When Tymnet decided to provide remote terminal access to computer systems, or hosts, not operated by Tymshare, which owned Tymnet, we used several kinds of connection with those computer systems. Often we would merely install a mini computer with many cables with the sort of plug found on the telephone company’s modem. This was easy to install for no host software modifications were necessary. Most such host systems assumed that a particular host port (cable & plug) was for some particular speed (baud rate) and modification of that speed required human operator intervention. Users of such hosts were accustomed to a fixed speed however. The great advantage of this scheme was that it was very easy for a customer to try out the new service with little risk or expense on his or our parts. This was indeed how the earliest internal Tymnet service was provided.

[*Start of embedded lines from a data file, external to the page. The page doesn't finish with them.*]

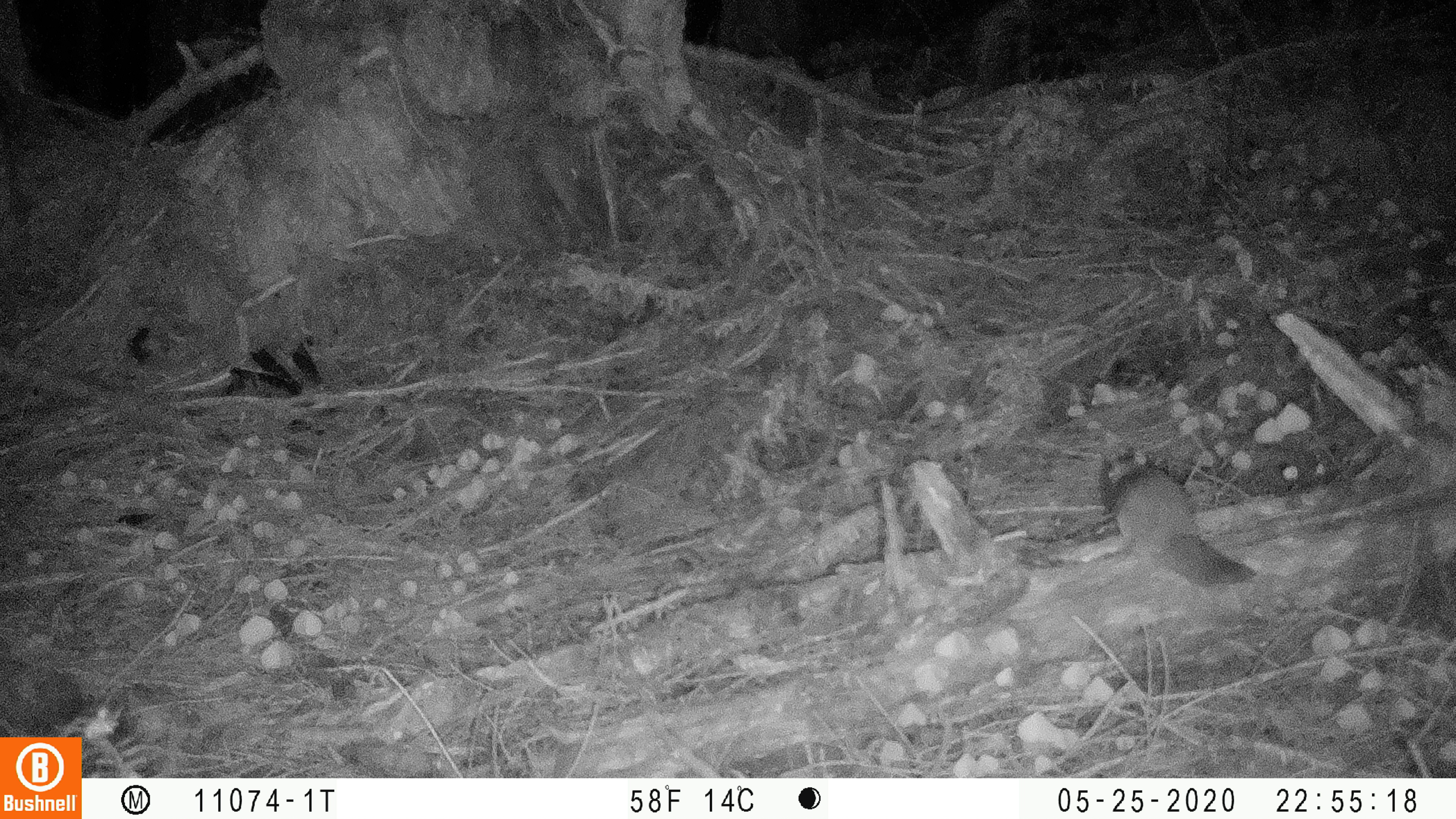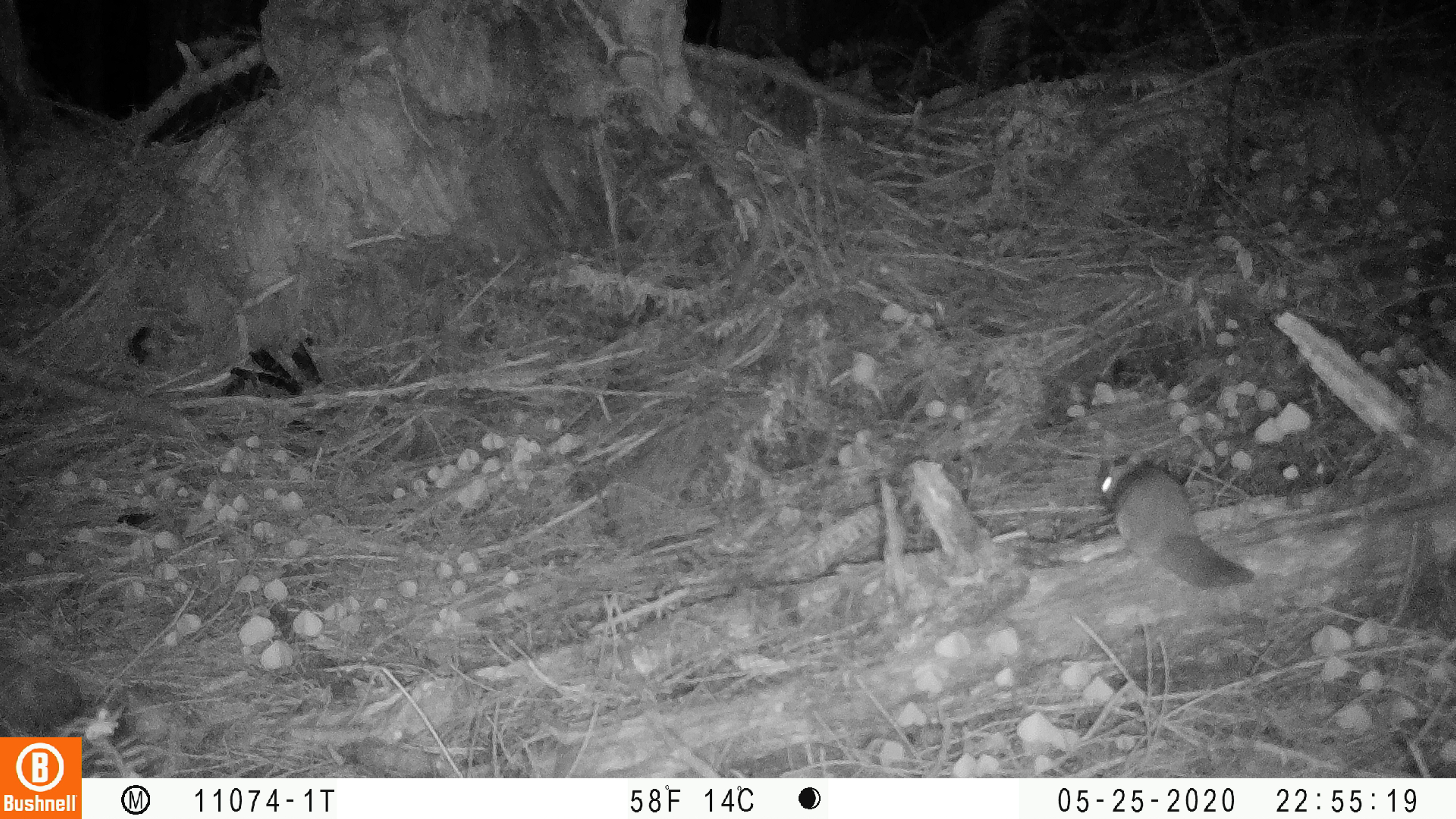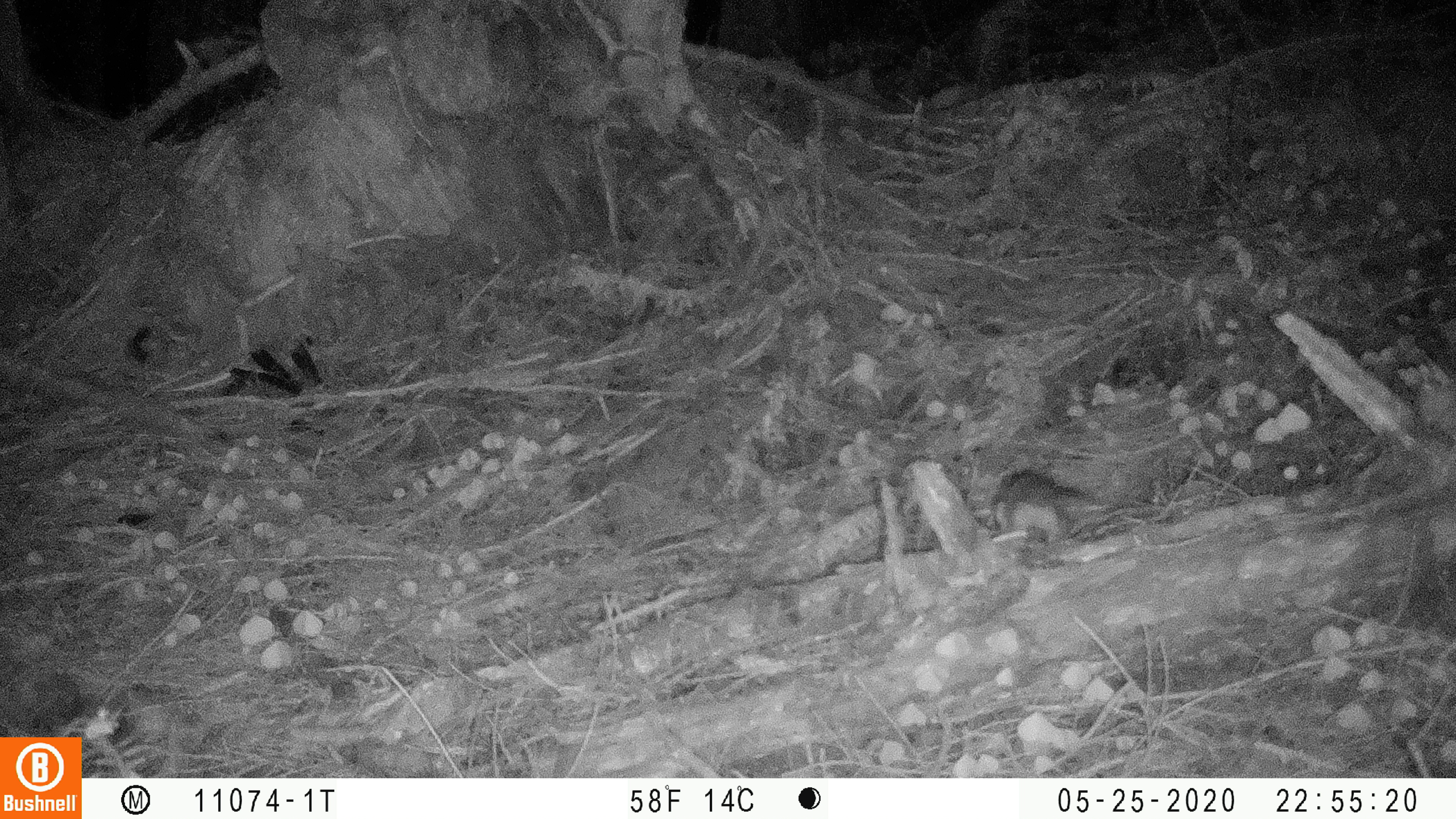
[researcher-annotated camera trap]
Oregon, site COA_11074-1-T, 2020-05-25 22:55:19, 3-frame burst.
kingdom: Animalia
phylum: Chordata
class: Mammalia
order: Rodentia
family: Sciuridae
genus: Glaucomys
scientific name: Glaucomys oregonensis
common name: humboldt's flying squirrel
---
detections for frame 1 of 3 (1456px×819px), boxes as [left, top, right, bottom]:
humboldt's flying squirrel: [1092, 437, 1278, 596]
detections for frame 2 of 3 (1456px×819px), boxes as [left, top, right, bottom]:
humboldt's flying squirrel: [1093, 442, 1271, 599]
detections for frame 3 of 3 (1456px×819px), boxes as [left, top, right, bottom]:
humboldt's flying squirrel: [981, 459, 1127, 555]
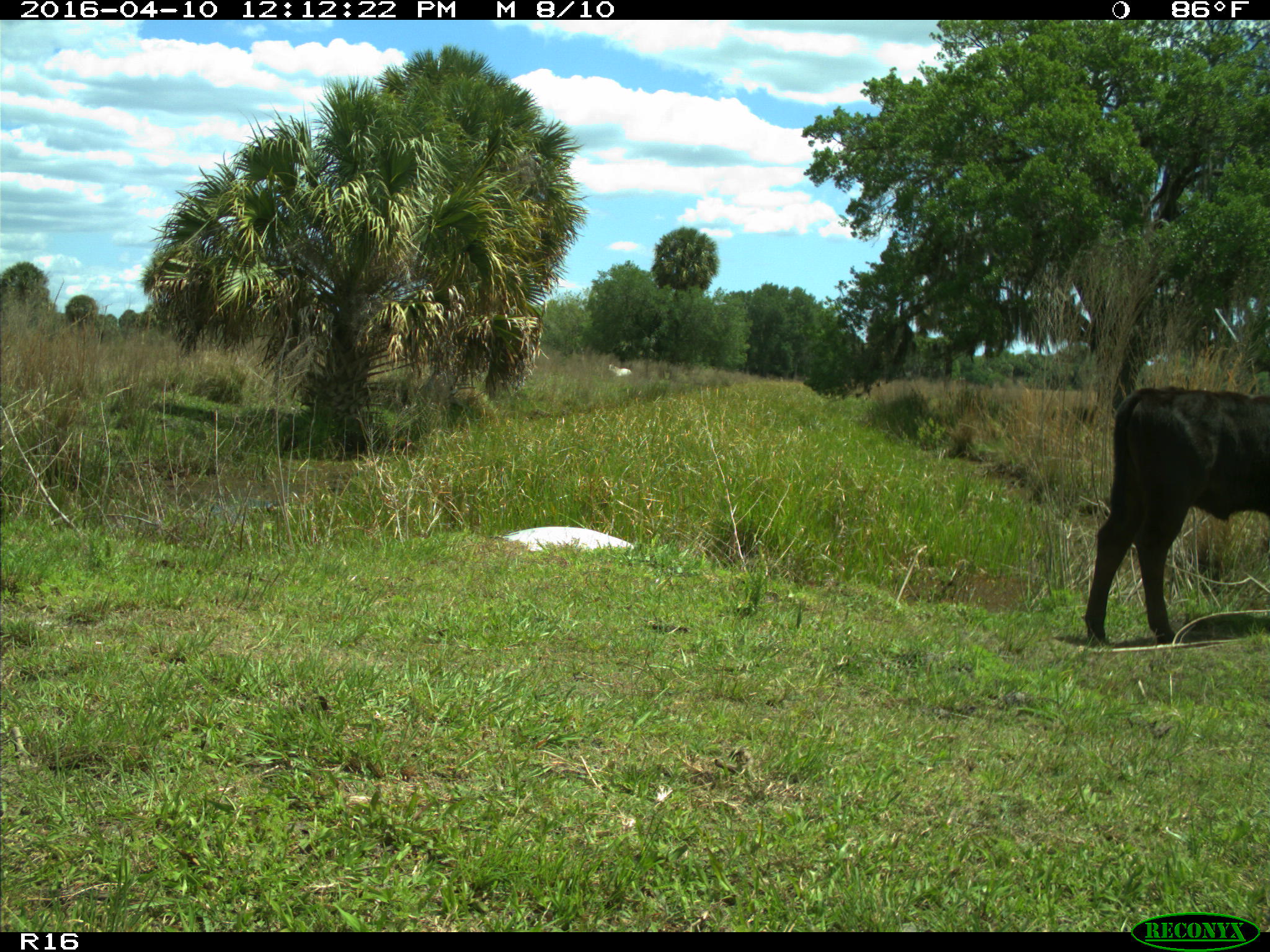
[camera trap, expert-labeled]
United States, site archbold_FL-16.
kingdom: Animalia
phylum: Chordata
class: Mammalia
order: Artiodactyla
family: Bovidae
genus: Bos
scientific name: Bos taurus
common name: domestic cow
Bos taurus (domestic cow).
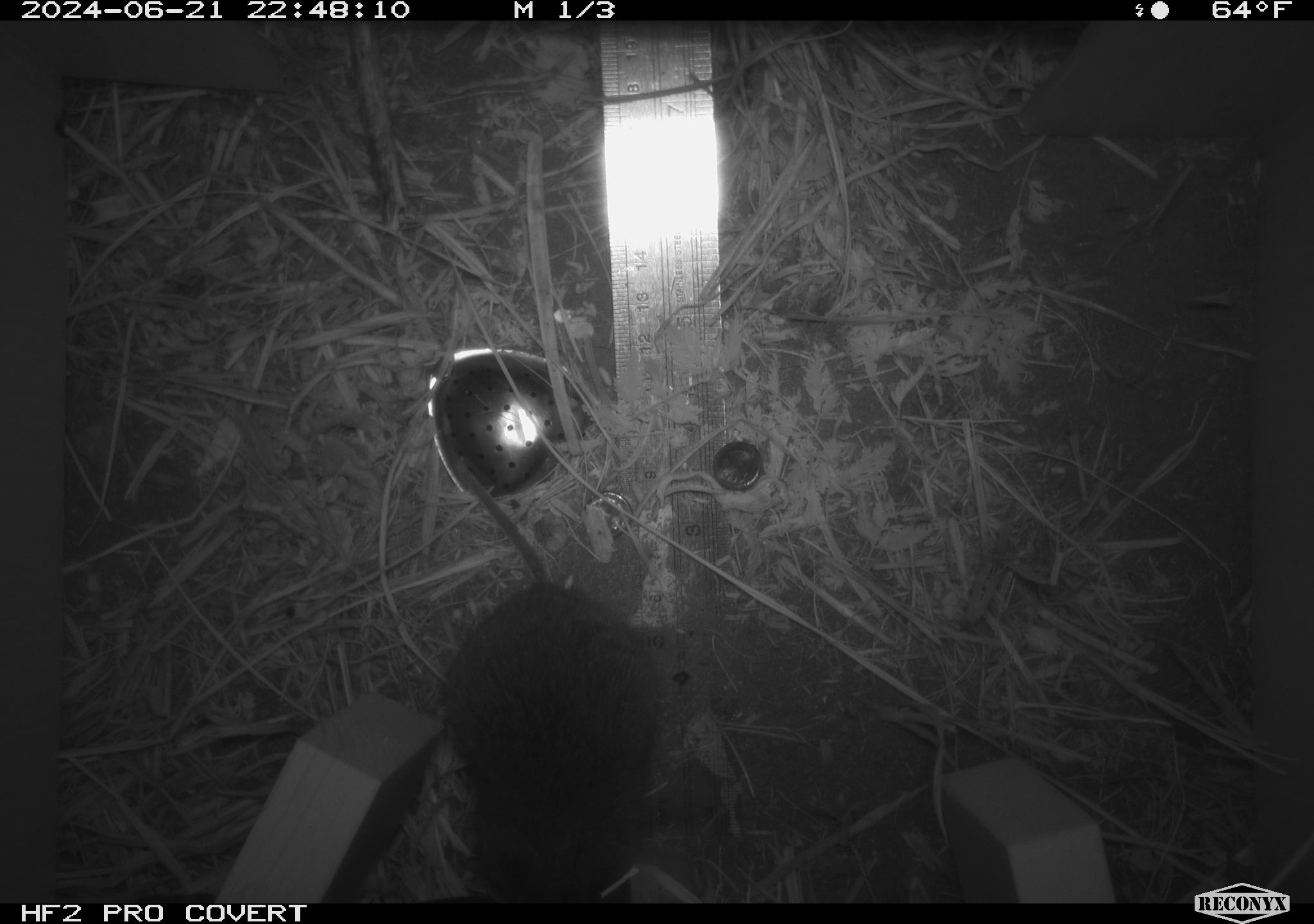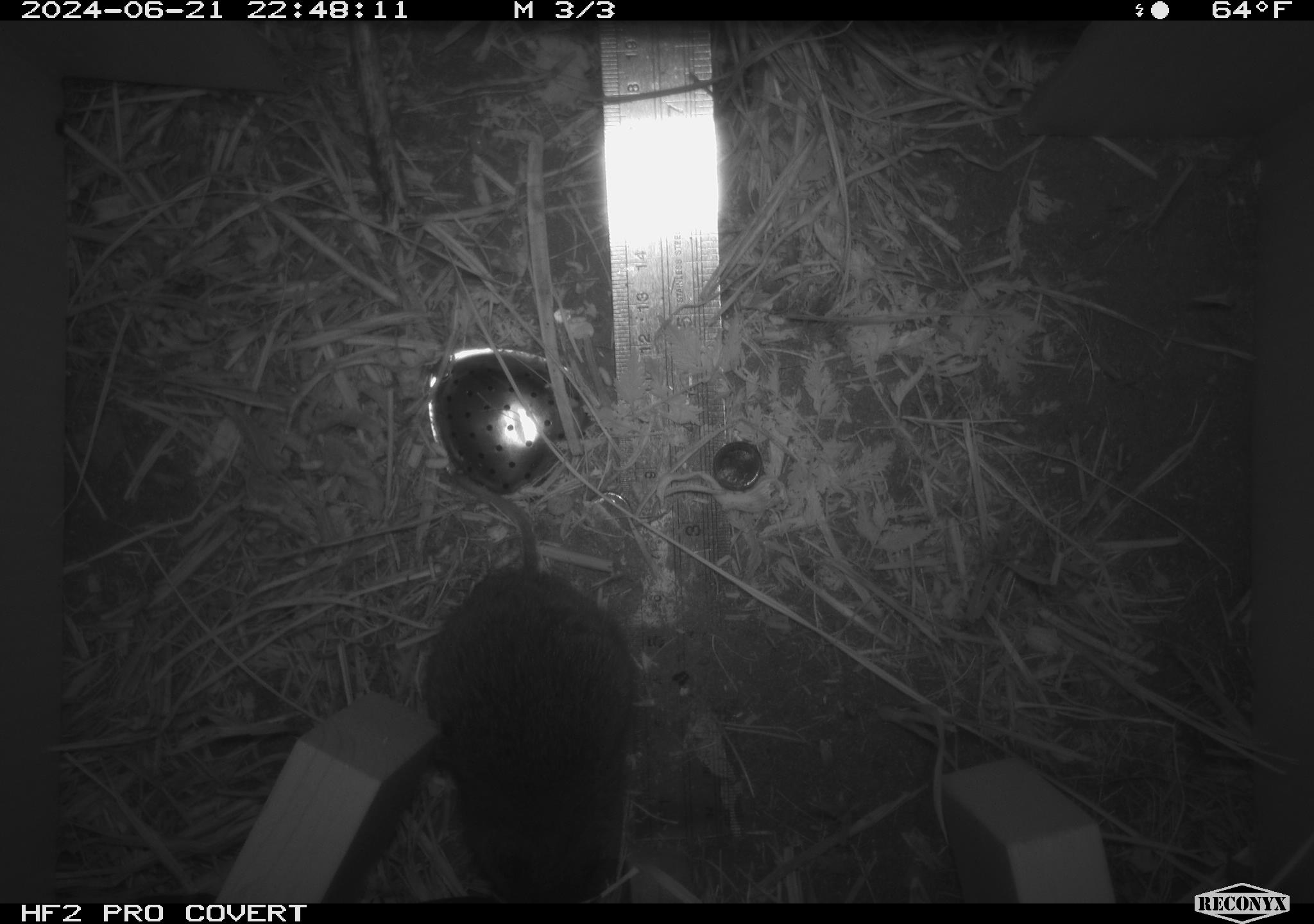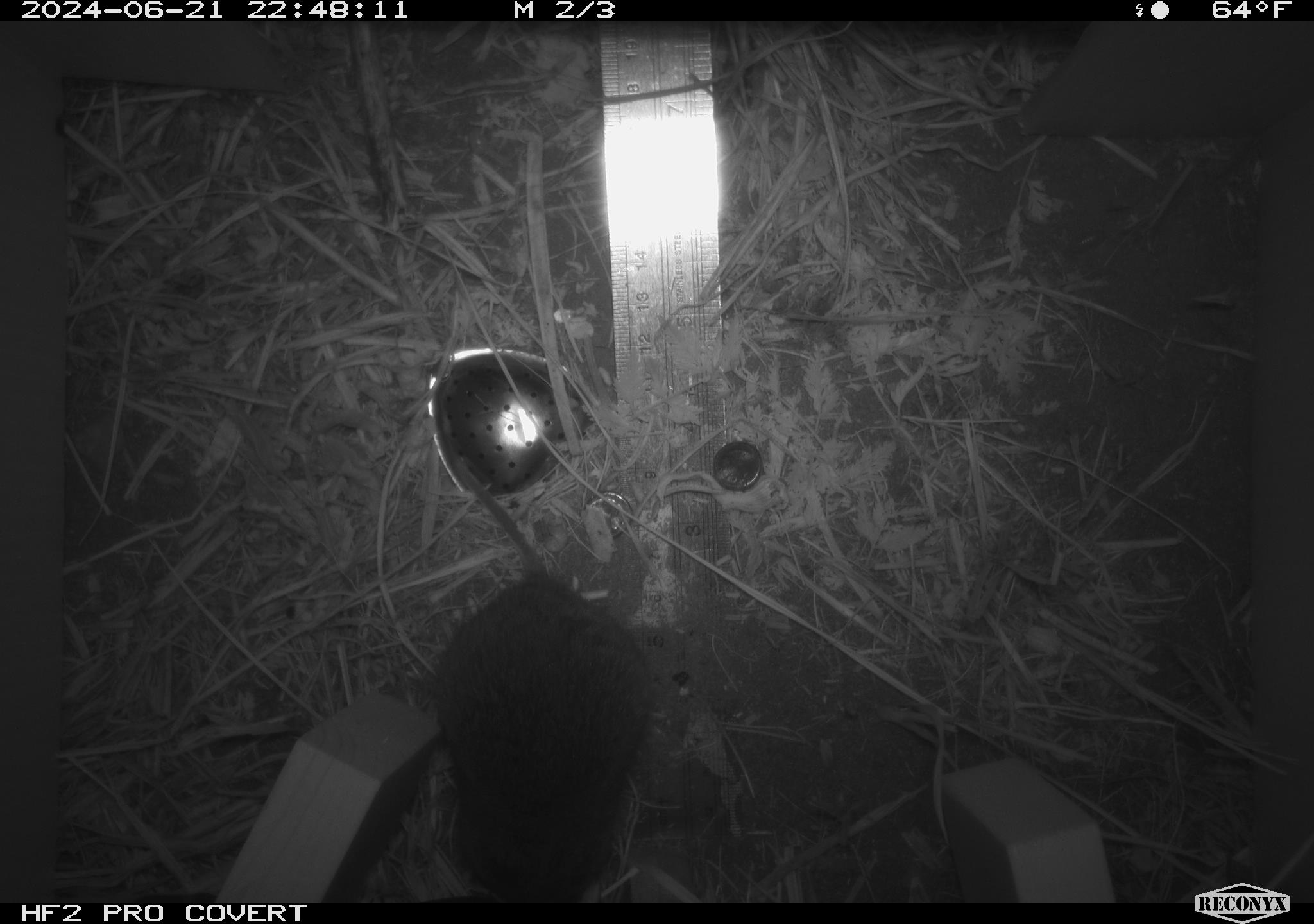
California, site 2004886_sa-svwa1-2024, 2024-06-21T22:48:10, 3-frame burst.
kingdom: Animalia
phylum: Chordata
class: Mammalia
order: Rodentia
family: Cricetidae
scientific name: Arvicolinae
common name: voles, lemmings, and muskrats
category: arvicolinae subfamily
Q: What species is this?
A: Arvicolinae subfamily (voles, lemmings, and muskrats) (Arvicolinae).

Service to Tymshare machines had progressed to something like DMA where the code in the base (a mini computer with communications code) was able to read and write the real memory of the host.

Safe DMA

An early Tymnet customer was the Sumex machine at Stanford. They wanted features that Tymnet provided to Tymshare’s hosts such as remote echoing. These features were not available via the plug compatible interface. They operated a PDP-10 system which was like some of Tymshare’s. They were concerned with the security implications of our code using read write access to the real addresses in their system. We offered the following solution to the security problem. The hardware DMA was weakned by limiting the real addresses available to the comm code. This was a modification to the hardware that they could visibly audit, when you could still see parts of a computer. The comm code in the base was scarcely modified and they made modifications in their oerating system much like those we had made to our own.

We also built a channel adaptor so that a Tymnet base could appear to an IBM mainframe as a device on an I/O channel.